• [Input rows]:
——————————
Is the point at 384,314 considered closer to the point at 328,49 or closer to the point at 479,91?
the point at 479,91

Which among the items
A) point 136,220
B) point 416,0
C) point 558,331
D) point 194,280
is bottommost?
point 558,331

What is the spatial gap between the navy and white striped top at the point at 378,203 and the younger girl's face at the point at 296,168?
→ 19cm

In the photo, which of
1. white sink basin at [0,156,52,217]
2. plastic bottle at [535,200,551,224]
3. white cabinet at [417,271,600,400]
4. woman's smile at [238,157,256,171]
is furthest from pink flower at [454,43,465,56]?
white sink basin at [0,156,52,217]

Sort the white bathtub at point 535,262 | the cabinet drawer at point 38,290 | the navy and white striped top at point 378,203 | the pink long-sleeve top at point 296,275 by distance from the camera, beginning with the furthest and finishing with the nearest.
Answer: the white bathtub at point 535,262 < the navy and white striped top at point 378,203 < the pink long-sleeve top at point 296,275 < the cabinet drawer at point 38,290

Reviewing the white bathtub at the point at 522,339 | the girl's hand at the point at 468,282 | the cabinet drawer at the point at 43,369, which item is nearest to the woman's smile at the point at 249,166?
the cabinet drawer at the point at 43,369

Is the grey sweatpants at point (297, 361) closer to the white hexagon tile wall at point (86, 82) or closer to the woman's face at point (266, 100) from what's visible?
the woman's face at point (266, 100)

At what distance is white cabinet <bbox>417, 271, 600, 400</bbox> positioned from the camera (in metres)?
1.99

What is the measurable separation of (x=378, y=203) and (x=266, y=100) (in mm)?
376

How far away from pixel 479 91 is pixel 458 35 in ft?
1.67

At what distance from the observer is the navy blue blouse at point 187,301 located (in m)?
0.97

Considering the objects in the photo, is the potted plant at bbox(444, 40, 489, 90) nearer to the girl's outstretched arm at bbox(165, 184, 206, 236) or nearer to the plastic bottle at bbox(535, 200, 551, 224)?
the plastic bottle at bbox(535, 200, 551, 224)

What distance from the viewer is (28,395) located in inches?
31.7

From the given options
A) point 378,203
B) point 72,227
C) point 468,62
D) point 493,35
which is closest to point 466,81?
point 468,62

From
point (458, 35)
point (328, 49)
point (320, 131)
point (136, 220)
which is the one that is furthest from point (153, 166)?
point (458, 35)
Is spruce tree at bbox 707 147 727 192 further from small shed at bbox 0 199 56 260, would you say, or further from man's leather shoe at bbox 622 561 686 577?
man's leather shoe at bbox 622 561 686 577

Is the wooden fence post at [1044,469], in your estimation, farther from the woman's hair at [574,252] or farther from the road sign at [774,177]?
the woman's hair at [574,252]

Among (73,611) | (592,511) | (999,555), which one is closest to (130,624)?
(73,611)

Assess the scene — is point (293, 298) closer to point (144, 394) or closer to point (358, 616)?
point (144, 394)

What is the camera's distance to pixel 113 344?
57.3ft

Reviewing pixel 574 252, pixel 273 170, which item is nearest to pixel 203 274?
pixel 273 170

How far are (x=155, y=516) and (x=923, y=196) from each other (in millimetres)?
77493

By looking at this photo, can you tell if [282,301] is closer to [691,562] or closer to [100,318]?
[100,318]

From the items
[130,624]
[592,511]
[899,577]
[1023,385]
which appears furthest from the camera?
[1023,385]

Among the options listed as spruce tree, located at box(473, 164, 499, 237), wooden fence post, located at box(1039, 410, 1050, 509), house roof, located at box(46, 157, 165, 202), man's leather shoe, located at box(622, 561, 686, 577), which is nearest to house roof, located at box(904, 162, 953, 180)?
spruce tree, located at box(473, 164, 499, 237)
——————————
• [Exercise objective]: Convert the records into a Markdown table with the columns Row and Line. Begin at the line that has "What is the camera's" and stop after the last line of the records, numbering each line in order and leaving out blank lines.

• [Correct response]:
| Row | Line |
|---|---|
| 1 | What is the camera's distance to pixel 113 344? |
| 2 | 57.3ft |
| 3 | Reviewing pixel 574 252, pixel 273 170, which item is nearest to pixel 203 274? |
| 4 | pixel 273 170 |
| 5 | How far are (x=155, y=516) and (x=923, y=196) from each other (in millimetres)? |
| 6 | 77493 |
| 7 | By looking at this photo, can you tell if [282,301] is closer to [691,562] or closer to [100,318]? |
| 8 | [100,318] |
| 9 | From the items |
| 10 | [130,624] |
| 11 | [592,511] |
| 12 | [899,577] |
| 13 | [1023,385] |
| 14 | which appears furthest from the camera? |
| 15 | [1023,385] |
| 16 | Among the options listed as spruce tree, located at box(473, 164, 499, 237), wooden fence post, located at box(1039, 410, 1050, 509), house roof, located at box(46, 157, 165, 202), man's leather shoe, located at box(622, 561, 686, 577), which is nearest to house roof, located at box(904, 162, 953, 180)? |
| 17 | spruce tree, located at box(473, 164, 499, 237) |